• [Provided records]:
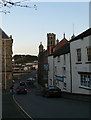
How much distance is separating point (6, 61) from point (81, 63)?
31.6 meters

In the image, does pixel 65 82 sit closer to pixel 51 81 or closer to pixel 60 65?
pixel 60 65

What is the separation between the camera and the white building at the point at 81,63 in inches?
947

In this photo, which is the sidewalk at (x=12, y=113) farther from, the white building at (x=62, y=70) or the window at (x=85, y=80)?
the white building at (x=62, y=70)

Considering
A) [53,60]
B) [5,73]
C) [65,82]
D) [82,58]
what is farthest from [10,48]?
[82,58]

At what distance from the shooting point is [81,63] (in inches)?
1013

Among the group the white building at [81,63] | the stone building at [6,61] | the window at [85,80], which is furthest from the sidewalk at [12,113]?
the stone building at [6,61]

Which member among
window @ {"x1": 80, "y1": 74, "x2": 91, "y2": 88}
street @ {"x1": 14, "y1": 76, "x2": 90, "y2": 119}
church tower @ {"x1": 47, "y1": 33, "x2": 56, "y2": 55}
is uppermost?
church tower @ {"x1": 47, "y1": 33, "x2": 56, "y2": 55}

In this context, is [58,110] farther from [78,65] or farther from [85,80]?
[78,65]

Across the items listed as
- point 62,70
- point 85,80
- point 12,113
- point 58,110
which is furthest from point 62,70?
point 12,113

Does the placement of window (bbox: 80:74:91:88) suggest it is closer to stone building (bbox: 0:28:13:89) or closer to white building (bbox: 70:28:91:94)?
white building (bbox: 70:28:91:94)

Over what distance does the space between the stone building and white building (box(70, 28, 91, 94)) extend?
89.0ft

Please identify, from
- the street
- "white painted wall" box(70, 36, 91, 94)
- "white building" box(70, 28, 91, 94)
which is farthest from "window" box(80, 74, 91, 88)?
the street

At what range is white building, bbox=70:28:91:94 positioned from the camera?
24.0 metres

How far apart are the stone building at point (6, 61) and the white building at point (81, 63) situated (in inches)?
1068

• [Problem to work on]: Render the lines of the records from the line with "In this context, is" up to and including the line with "24.0 metres" as a Markdown table with the columns Row and Text. Put one line in each row, numbered in order, and leave out blank lines.

• [Completed exercise]:
| Row | Text |
|---|---|
| 1 | In this context, is [58,110] farther from [78,65] or farther from [85,80]? |
| 2 | [78,65] |
| 3 | Across the items listed as |
| 4 | - point 62,70 |
| 5 | - point 85,80 |
| 6 | - point 12,113 |
| 7 | - point 58,110 |
| 8 | which is furthest from point 62,70? |
| 9 | point 12,113 |
| 10 | Does the placement of window (bbox: 80:74:91:88) suggest it is closer to stone building (bbox: 0:28:13:89) or closer to white building (bbox: 70:28:91:94)? |
| 11 | white building (bbox: 70:28:91:94) |
| 12 | Over what distance does the space between the stone building and white building (box(70, 28, 91, 94)) extend? |
| 13 | 89.0ft |
| 14 | Please identify, from |
| 15 | - the street |
| 16 | - "white painted wall" box(70, 36, 91, 94) |
| 17 | - "white building" box(70, 28, 91, 94) |
| 18 | which is farthest from "window" box(80, 74, 91, 88)? |
| 19 | the street |
| 20 | At what range is white building, bbox=70:28:91:94 positioned from the camera? |
| 21 | 24.0 metres |